*** Opening Data for this exercise ***

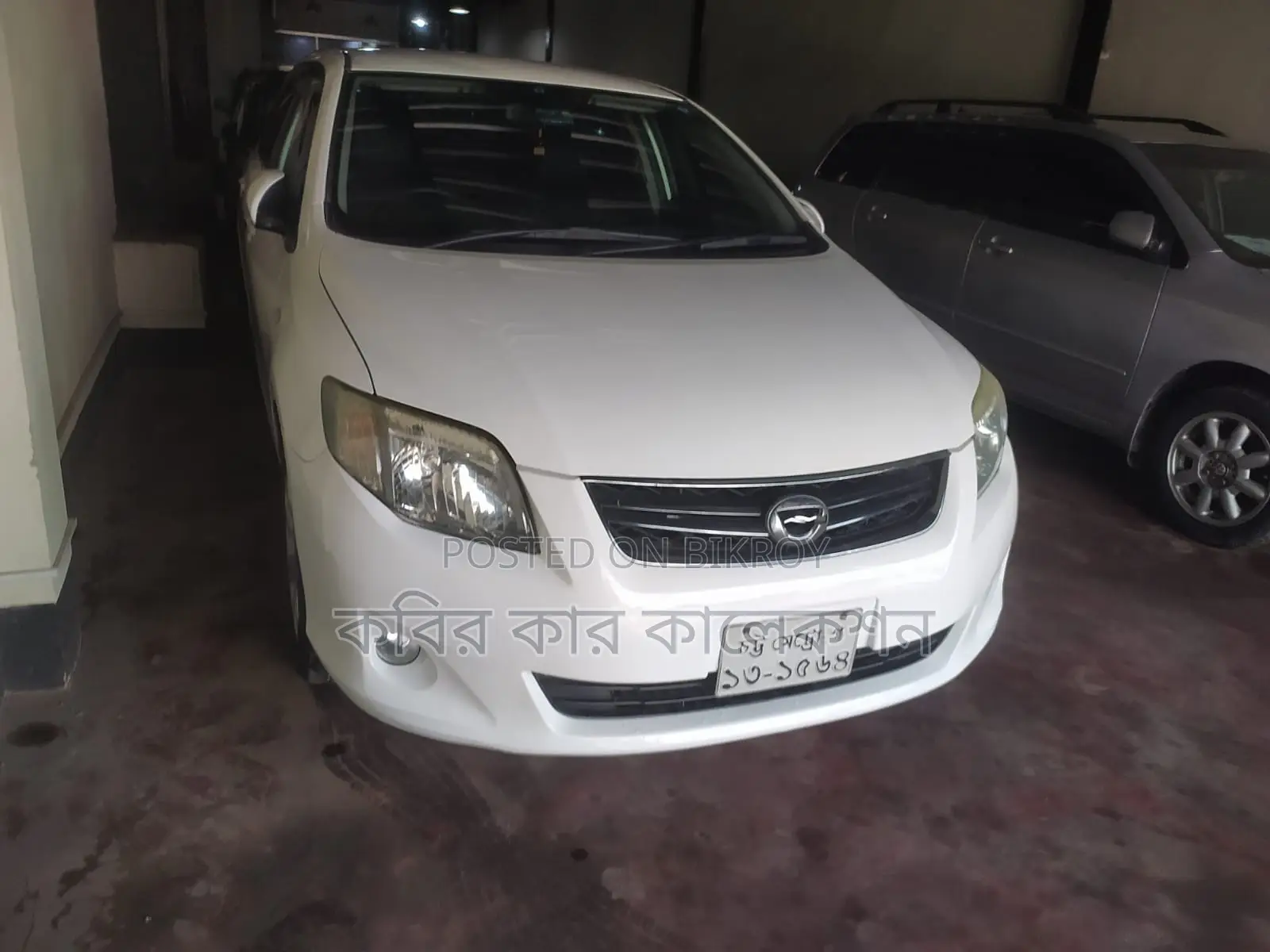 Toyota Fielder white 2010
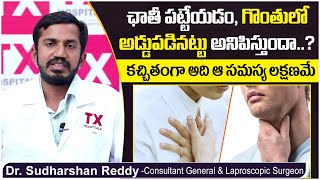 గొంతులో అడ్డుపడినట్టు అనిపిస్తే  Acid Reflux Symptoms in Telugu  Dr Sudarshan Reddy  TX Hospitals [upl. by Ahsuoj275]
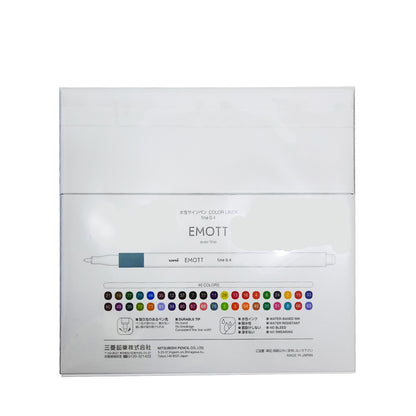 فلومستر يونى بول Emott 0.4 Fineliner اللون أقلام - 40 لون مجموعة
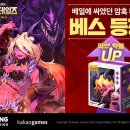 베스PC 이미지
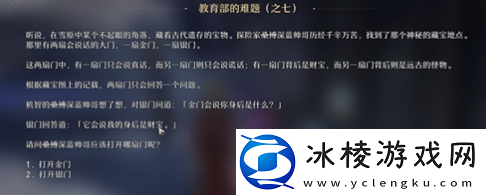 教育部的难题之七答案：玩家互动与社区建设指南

*** Closing Data for this exercise ***

Transcribe the listing word for word, but keep its pictures out of the copy.

**Task response**
 Toyota Fielder white 2010
 గొంతులో అడ్డుపడినట్టు అనిపిస్తే  Acid Reflux Symptoms in Telugu  Dr Sudarshan Reddy  TX Hospitals [upl. by Ahsuoj275]
 فلومستر يونى بول Emott 0.4 Fineliner اللون أقلام - 40 لون مجموعة
 베스PC 이미지
 教育部的难题之七答案：玩家互动与社区建设指南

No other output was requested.